Enjoying the Fireworks with Your Dog this 4th of July
Jul 01, 2019 | Sophie's Circle
As with any holiday, the 4th of July can bring changes to routines, new foods being dropped by guests and hosts alike, parties and community events to attend, and, of course, unusual sounds and smells. While it all sounds good to us as humans, all this excitement can result in your dog seeking safer shelter or spending some unexpected time at the local vet instead of enjoying the festivities. That's why we suggest these safety tips for the 4th of July to keep your pet tail-wagging ready for whatever the holiday brings.
A Place of His Own
Do you have an anxiety-plagued dog or one that finds destructive habits soothing? If you are planning to attend a party or fireworks display while your dog stays home, the loud exploding sounds and the separation from you may only make these issues worse. Consider placing crate-trained dogs in their enclosed safe spaces for a feeling of security and comfort while you are away. For dogs who are not crate-trained, you may want to create a safe escape-proof play pin area. There are also some products you can try, such as Thunder Shirts. If none of these suggestions help, contact your vet for additional tips pertaining to your dog's specific temperament, breed and situation.
Break Out The Classics
Turning on the classical music channel while you are away can keep soothing sounds flowing in between the bursts of loud sound from the fireworks resulting in less fear. It's like watching a scary movie without the quiet moments before the jump scare. Your dog will still hear and react to the fireworks, though the music may be just enough in between noise to keep him from being overly upset.

::::::::

**Written task 1**
Copy the part of the Fourth of July dog safety article from "Break Out The" to "being overly upset." word for word.
**Written task 2**
Pick up the Fourth of July dog safety article after its last sentence and carry it on.

::::::::

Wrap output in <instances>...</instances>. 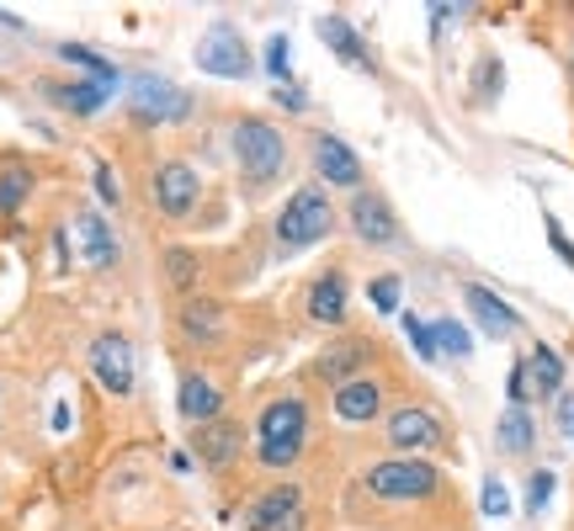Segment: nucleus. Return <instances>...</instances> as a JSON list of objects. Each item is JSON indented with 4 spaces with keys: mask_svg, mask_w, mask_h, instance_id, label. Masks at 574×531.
I'll use <instances>...</instances> for the list:
<instances>
[{
    "mask_svg": "<svg viewBox=\"0 0 574 531\" xmlns=\"http://www.w3.org/2000/svg\"><path fill=\"white\" fill-rule=\"evenodd\" d=\"M309 447V404L293 399V393H277L261 414H256V462L261 468H293Z\"/></svg>",
    "mask_w": 574,
    "mask_h": 531,
    "instance_id": "obj_1",
    "label": "nucleus"
},
{
    "mask_svg": "<svg viewBox=\"0 0 574 531\" xmlns=\"http://www.w3.org/2000/svg\"><path fill=\"white\" fill-rule=\"evenodd\" d=\"M335 229V202L325 187H298L283 202V213L271 223V240H277V261H293Z\"/></svg>",
    "mask_w": 574,
    "mask_h": 531,
    "instance_id": "obj_2",
    "label": "nucleus"
},
{
    "mask_svg": "<svg viewBox=\"0 0 574 531\" xmlns=\"http://www.w3.org/2000/svg\"><path fill=\"white\" fill-rule=\"evenodd\" d=\"M229 144H235V166H239V181L250 187V192H266V187H277L287 170V139L277 122L266 118H239L235 133H229Z\"/></svg>",
    "mask_w": 574,
    "mask_h": 531,
    "instance_id": "obj_3",
    "label": "nucleus"
},
{
    "mask_svg": "<svg viewBox=\"0 0 574 531\" xmlns=\"http://www.w3.org/2000/svg\"><path fill=\"white\" fill-rule=\"evenodd\" d=\"M362 489L373 500H388V505H409V500H430L442 489V473L420 458H388L362 473Z\"/></svg>",
    "mask_w": 574,
    "mask_h": 531,
    "instance_id": "obj_4",
    "label": "nucleus"
},
{
    "mask_svg": "<svg viewBox=\"0 0 574 531\" xmlns=\"http://www.w3.org/2000/svg\"><path fill=\"white\" fill-rule=\"evenodd\" d=\"M128 112L139 122H149V128H160V122H181L191 118V97L176 86V80H166V74H133L128 80Z\"/></svg>",
    "mask_w": 574,
    "mask_h": 531,
    "instance_id": "obj_5",
    "label": "nucleus"
},
{
    "mask_svg": "<svg viewBox=\"0 0 574 531\" xmlns=\"http://www.w3.org/2000/svg\"><path fill=\"white\" fill-rule=\"evenodd\" d=\"M197 64L218 80H245V74L256 70L250 64V49H245V38H239V27L229 17H218L208 32H202V43H197Z\"/></svg>",
    "mask_w": 574,
    "mask_h": 531,
    "instance_id": "obj_6",
    "label": "nucleus"
},
{
    "mask_svg": "<svg viewBox=\"0 0 574 531\" xmlns=\"http://www.w3.org/2000/svg\"><path fill=\"white\" fill-rule=\"evenodd\" d=\"M346 218H352L357 240H362V244H373V250H394V244H405L399 213H394V208H388V197L373 192V187H362V192L352 197V208H346Z\"/></svg>",
    "mask_w": 574,
    "mask_h": 531,
    "instance_id": "obj_7",
    "label": "nucleus"
},
{
    "mask_svg": "<svg viewBox=\"0 0 574 531\" xmlns=\"http://www.w3.org/2000/svg\"><path fill=\"white\" fill-rule=\"evenodd\" d=\"M91 372H96V383L107 388L112 399H128V393H133V378H139L128 335H118V330H101V335L91 340Z\"/></svg>",
    "mask_w": 574,
    "mask_h": 531,
    "instance_id": "obj_8",
    "label": "nucleus"
},
{
    "mask_svg": "<svg viewBox=\"0 0 574 531\" xmlns=\"http://www.w3.org/2000/svg\"><path fill=\"white\" fill-rule=\"evenodd\" d=\"M149 197H155V208L166 218H187L197 208V197H202V176L187 160H166V166H155V176H149Z\"/></svg>",
    "mask_w": 574,
    "mask_h": 531,
    "instance_id": "obj_9",
    "label": "nucleus"
},
{
    "mask_svg": "<svg viewBox=\"0 0 574 531\" xmlns=\"http://www.w3.org/2000/svg\"><path fill=\"white\" fill-rule=\"evenodd\" d=\"M378 351H373V340H357V335H346V340H335V345H325L319 357H314V383H330V388H346V383H357V378H367V362H373Z\"/></svg>",
    "mask_w": 574,
    "mask_h": 531,
    "instance_id": "obj_10",
    "label": "nucleus"
},
{
    "mask_svg": "<svg viewBox=\"0 0 574 531\" xmlns=\"http://www.w3.org/2000/svg\"><path fill=\"white\" fill-rule=\"evenodd\" d=\"M304 515V483H271L245 505V531H287Z\"/></svg>",
    "mask_w": 574,
    "mask_h": 531,
    "instance_id": "obj_11",
    "label": "nucleus"
},
{
    "mask_svg": "<svg viewBox=\"0 0 574 531\" xmlns=\"http://www.w3.org/2000/svg\"><path fill=\"white\" fill-rule=\"evenodd\" d=\"M314 170H319V181H325V187H340V192H352V197L367 187L362 160L352 154V144H346V139H335V133H319V139H314Z\"/></svg>",
    "mask_w": 574,
    "mask_h": 531,
    "instance_id": "obj_12",
    "label": "nucleus"
},
{
    "mask_svg": "<svg viewBox=\"0 0 574 531\" xmlns=\"http://www.w3.org/2000/svg\"><path fill=\"white\" fill-rule=\"evenodd\" d=\"M239 452H245V425H239V420H214V425H197V431H191V458L202 462L208 473L235 468Z\"/></svg>",
    "mask_w": 574,
    "mask_h": 531,
    "instance_id": "obj_13",
    "label": "nucleus"
},
{
    "mask_svg": "<svg viewBox=\"0 0 574 531\" xmlns=\"http://www.w3.org/2000/svg\"><path fill=\"white\" fill-rule=\"evenodd\" d=\"M447 435H442V420L430 410H420V404H405V410L388 414V447L399 452V458H409V452H430V447H442Z\"/></svg>",
    "mask_w": 574,
    "mask_h": 531,
    "instance_id": "obj_14",
    "label": "nucleus"
},
{
    "mask_svg": "<svg viewBox=\"0 0 574 531\" xmlns=\"http://www.w3.org/2000/svg\"><path fill=\"white\" fill-rule=\"evenodd\" d=\"M176 410H181V420H187L191 431L214 425V420H224V393H218L214 378H202L197 367H187L181 383H176Z\"/></svg>",
    "mask_w": 574,
    "mask_h": 531,
    "instance_id": "obj_15",
    "label": "nucleus"
},
{
    "mask_svg": "<svg viewBox=\"0 0 574 531\" xmlns=\"http://www.w3.org/2000/svg\"><path fill=\"white\" fill-rule=\"evenodd\" d=\"M346 309H352V282H346V271H340V266L319 271L309 298H304V314H309L314 324H346Z\"/></svg>",
    "mask_w": 574,
    "mask_h": 531,
    "instance_id": "obj_16",
    "label": "nucleus"
},
{
    "mask_svg": "<svg viewBox=\"0 0 574 531\" xmlns=\"http://www.w3.org/2000/svg\"><path fill=\"white\" fill-rule=\"evenodd\" d=\"M463 303H468V314L478 319V330H484L489 340H511L516 330H522V314L505 303L501 292L484 288V282H468V288H463Z\"/></svg>",
    "mask_w": 574,
    "mask_h": 531,
    "instance_id": "obj_17",
    "label": "nucleus"
},
{
    "mask_svg": "<svg viewBox=\"0 0 574 531\" xmlns=\"http://www.w3.org/2000/svg\"><path fill=\"white\" fill-rule=\"evenodd\" d=\"M330 410L340 414L346 425H367V420H378V410H383V383H378V378H357V383L335 388Z\"/></svg>",
    "mask_w": 574,
    "mask_h": 531,
    "instance_id": "obj_18",
    "label": "nucleus"
},
{
    "mask_svg": "<svg viewBox=\"0 0 574 531\" xmlns=\"http://www.w3.org/2000/svg\"><path fill=\"white\" fill-rule=\"evenodd\" d=\"M75 234H80V250H86V261H91L96 271H112V266H118V234L107 229L101 213L86 208V213L75 218Z\"/></svg>",
    "mask_w": 574,
    "mask_h": 531,
    "instance_id": "obj_19",
    "label": "nucleus"
},
{
    "mask_svg": "<svg viewBox=\"0 0 574 531\" xmlns=\"http://www.w3.org/2000/svg\"><path fill=\"white\" fill-rule=\"evenodd\" d=\"M176 324H181V340H187V345H218V335H224V309L208 303V298H187Z\"/></svg>",
    "mask_w": 574,
    "mask_h": 531,
    "instance_id": "obj_20",
    "label": "nucleus"
},
{
    "mask_svg": "<svg viewBox=\"0 0 574 531\" xmlns=\"http://www.w3.org/2000/svg\"><path fill=\"white\" fill-rule=\"evenodd\" d=\"M319 38L330 43V53L335 59H346V64H357V70H373V59H367V43H362V32L340 11H330V17H319Z\"/></svg>",
    "mask_w": 574,
    "mask_h": 531,
    "instance_id": "obj_21",
    "label": "nucleus"
},
{
    "mask_svg": "<svg viewBox=\"0 0 574 531\" xmlns=\"http://www.w3.org/2000/svg\"><path fill=\"white\" fill-rule=\"evenodd\" d=\"M526 378H532V399H558L564 393V357L537 340L526 351Z\"/></svg>",
    "mask_w": 574,
    "mask_h": 531,
    "instance_id": "obj_22",
    "label": "nucleus"
},
{
    "mask_svg": "<svg viewBox=\"0 0 574 531\" xmlns=\"http://www.w3.org/2000/svg\"><path fill=\"white\" fill-rule=\"evenodd\" d=\"M43 97H53L65 112H75V118H91V112H101V107H107V97H112V91H107V86H96V80H75V86H53V80H48Z\"/></svg>",
    "mask_w": 574,
    "mask_h": 531,
    "instance_id": "obj_23",
    "label": "nucleus"
},
{
    "mask_svg": "<svg viewBox=\"0 0 574 531\" xmlns=\"http://www.w3.org/2000/svg\"><path fill=\"white\" fill-rule=\"evenodd\" d=\"M495 441H501L505 458H526V452L537 447V425H532V414H526V410H505L501 425H495Z\"/></svg>",
    "mask_w": 574,
    "mask_h": 531,
    "instance_id": "obj_24",
    "label": "nucleus"
},
{
    "mask_svg": "<svg viewBox=\"0 0 574 531\" xmlns=\"http://www.w3.org/2000/svg\"><path fill=\"white\" fill-rule=\"evenodd\" d=\"M160 266H166V282H170L176 292H191V288H197V271H202L197 250H187V244H170L166 256H160Z\"/></svg>",
    "mask_w": 574,
    "mask_h": 531,
    "instance_id": "obj_25",
    "label": "nucleus"
},
{
    "mask_svg": "<svg viewBox=\"0 0 574 531\" xmlns=\"http://www.w3.org/2000/svg\"><path fill=\"white\" fill-rule=\"evenodd\" d=\"M59 59H70V64H80V70H91L96 86H107V91H118V70L107 64V59H96L91 49H80V43H65L59 49Z\"/></svg>",
    "mask_w": 574,
    "mask_h": 531,
    "instance_id": "obj_26",
    "label": "nucleus"
},
{
    "mask_svg": "<svg viewBox=\"0 0 574 531\" xmlns=\"http://www.w3.org/2000/svg\"><path fill=\"white\" fill-rule=\"evenodd\" d=\"M27 192H32V170H22V166L0 170V213H17L27 202Z\"/></svg>",
    "mask_w": 574,
    "mask_h": 531,
    "instance_id": "obj_27",
    "label": "nucleus"
},
{
    "mask_svg": "<svg viewBox=\"0 0 574 531\" xmlns=\"http://www.w3.org/2000/svg\"><path fill=\"white\" fill-rule=\"evenodd\" d=\"M501 86H505L501 59H495V53H484V59H478V70H474V101L478 107H489V101L501 97Z\"/></svg>",
    "mask_w": 574,
    "mask_h": 531,
    "instance_id": "obj_28",
    "label": "nucleus"
},
{
    "mask_svg": "<svg viewBox=\"0 0 574 531\" xmlns=\"http://www.w3.org/2000/svg\"><path fill=\"white\" fill-rule=\"evenodd\" d=\"M399 319H405V335H409V345H415V357H420V362H442L436 330H430L426 319H420V314H405V309H399Z\"/></svg>",
    "mask_w": 574,
    "mask_h": 531,
    "instance_id": "obj_29",
    "label": "nucleus"
},
{
    "mask_svg": "<svg viewBox=\"0 0 574 531\" xmlns=\"http://www.w3.org/2000/svg\"><path fill=\"white\" fill-rule=\"evenodd\" d=\"M436 330V345H442V357H474V335L457 324V319H436L430 324Z\"/></svg>",
    "mask_w": 574,
    "mask_h": 531,
    "instance_id": "obj_30",
    "label": "nucleus"
},
{
    "mask_svg": "<svg viewBox=\"0 0 574 531\" xmlns=\"http://www.w3.org/2000/svg\"><path fill=\"white\" fill-rule=\"evenodd\" d=\"M266 70H271V80H283L293 74V43H287V32H271L266 38Z\"/></svg>",
    "mask_w": 574,
    "mask_h": 531,
    "instance_id": "obj_31",
    "label": "nucleus"
},
{
    "mask_svg": "<svg viewBox=\"0 0 574 531\" xmlns=\"http://www.w3.org/2000/svg\"><path fill=\"white\" fill-rule=\"evenodd\" d=\"M553 473L548 468H537V473H532V479H526V515H543V510H548V500H553Z\"/></svg>",
    "mask_w": 574,
    "mask_h": 531,
    "instance_id": "obj_32",
    "label": "nucleus"
},
{
    "mask_svg": "<svg viewBox=\"0 0 574 531\" xmlns=\"http://www.w3.org/2000/svg\"><path fill=\"white\" fill-rule=\"evenodd\" d=\"M367 298H373V309H378V314H399V298H405V288H399V277H378V282L367 288Z\"/></svg>",
    "mask_w": 574,
    "mask_h": 531,
    "instance_id": "obj_33",
    "label": "nucleus"
},
{
    "mask_svg": "<svg viewBox=\"0 0 574 531\" xmlns=\"http://www.w3.org/2000/svg\"><path fill=\"white\" fill-rule=\"evenodd\" d=\"M505 393H511V410H526V404H532V378H526V357L511 367V378H505Z\"/></svg>",
    "mask_w": 574,
    "mask_h": 531,
    "instance_id": "obj_34",
    "label": "nucleus"
},
{
    "mask_svg": "<svg viewBox=\"0 0 574 531\" xmlns=\"http://www.w3.org/2000/svg\"><path fill=\"white\" fill-rule=\"evenodd\" d=\"M478 505H484V515H489V521H501L505 510H511V494H505V483H501V479H484V494H478Z\"/></svg>",
    "mask_w": 574,
    "mask_h": 531,
    "instance_id": "obj_35",
    "label": "nucleus"
},
{
    "mask_svg": "<svg viewBox=\"0 0 574 531\" xmlns=\"http://www.w3.org/2000/svg\"><path fill=\"white\" fill-rule=\"evenodd\" d=\"M96 192H101V202H107V208H118V202H122V187H118V176H112V166H107V160H96Z\"/></svg>",
    "mask_w": 574,
    "mask_h": 531,
    "instance_id": "obj_36",
    "label": "nucleus"
},
{
    "mask_svg": "<svg viewBox=\"0 0 574 531\" xmlns=\"http://www.w3.org/2000/svg\"><path fill=\"white\" fill-rule=\"evenodd\" d=\"M548 244H553V250H558V256H564V261L574 266V244H570V234L558 229V218H548Z\"/></svg>",
    "mask_w": 574,
    "mask_h": 531,
    "instance_id": "obj_37",
    "label": "nucleus"
},
{
    "mask_svg": "<svg viewBox=\"0 0 574 531\" xmlns=\"http://www.w3.org/2000/svg\"><path fill=\"white\" fill-rule=\"evenodd\" d=\"M558 431L574 435V393H558Z\"/></svg>",
    "mask_w": 574,
    "mask_h": 531,
    "instance_id": "obj_38",
    "label": "nucleus"
},
{
    "mask_svg": "<svg viewBox=\"0 0 574 531\" xmlns=\"http://www.w3.org/2000/svg\"><path fill=\"white\" fill-rule=\"evenodd\" d=\"M277 101H283L287 112H304V107H309V97H304L298 86H283V91H277Z\"/></svg>",
    "mask_w": 574,
    "mask_h": 531,
    "instance_id": "obj_39",
    "label": "nucleus"
}]
</instances>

::::::::

**Response 1**
Break Out The Classics
Turning on the classical music channel while you are away can keep soothing sounds flowing in between the bursts of loud sound from the fireworks resulting in less fear. It's like watching a scary movie without the quiet moments before the jump scare. Your dog will still hear and react to the fireworks, though the music may be just enough in between noise to keep him from being overly upset.

**Response 2**
Anyone who has watched Ceasar train dogs on his show has heard him say the term "Calm Assertive Energy" repeatedly. If you have seen the show, you know this approach works wonders! Like children, your dogs observe and mirror your emotional state. He will look for and react to every detail of your body language and voice tone. Therefore, instead of rushing about to get all the party supplies together for the cookout, leave room in your schedule to slow down. Act like it is just another day at the office where you happen to be bringing some extra cookies and a side dish to your co-workers.
Walk Around the Block
Exercise is another great way to relieve anxious energy. Try tossing the ball for your dog or taking a walk with him before you leave for a holiday event. This is also a great way to bond with your furry friend. Just remember to check the temps to time your walks where overheating is not as much of a concern.
The Life of the Party
If you decide to bring your dog with you to the event, take his leash. We know all your friends and family members love your dog. Who wouldn't? But, there are a few hazards when it comes to dogs and parties. A loose dog can tip over someone's drink or plate making himself into more of a nuisance than the loveable pooch he is. More importantly, he can tip over a grill, knock someone down by getting excited, or run away to seek shelter from the loud sounds when the fireworks start. Therefore, keeping him safe at an event means keeping him close by you where you hold his leash or tie him up someplace in the shade with plenty of water where he cannot get into trouble.
Wait! Don't Eat That!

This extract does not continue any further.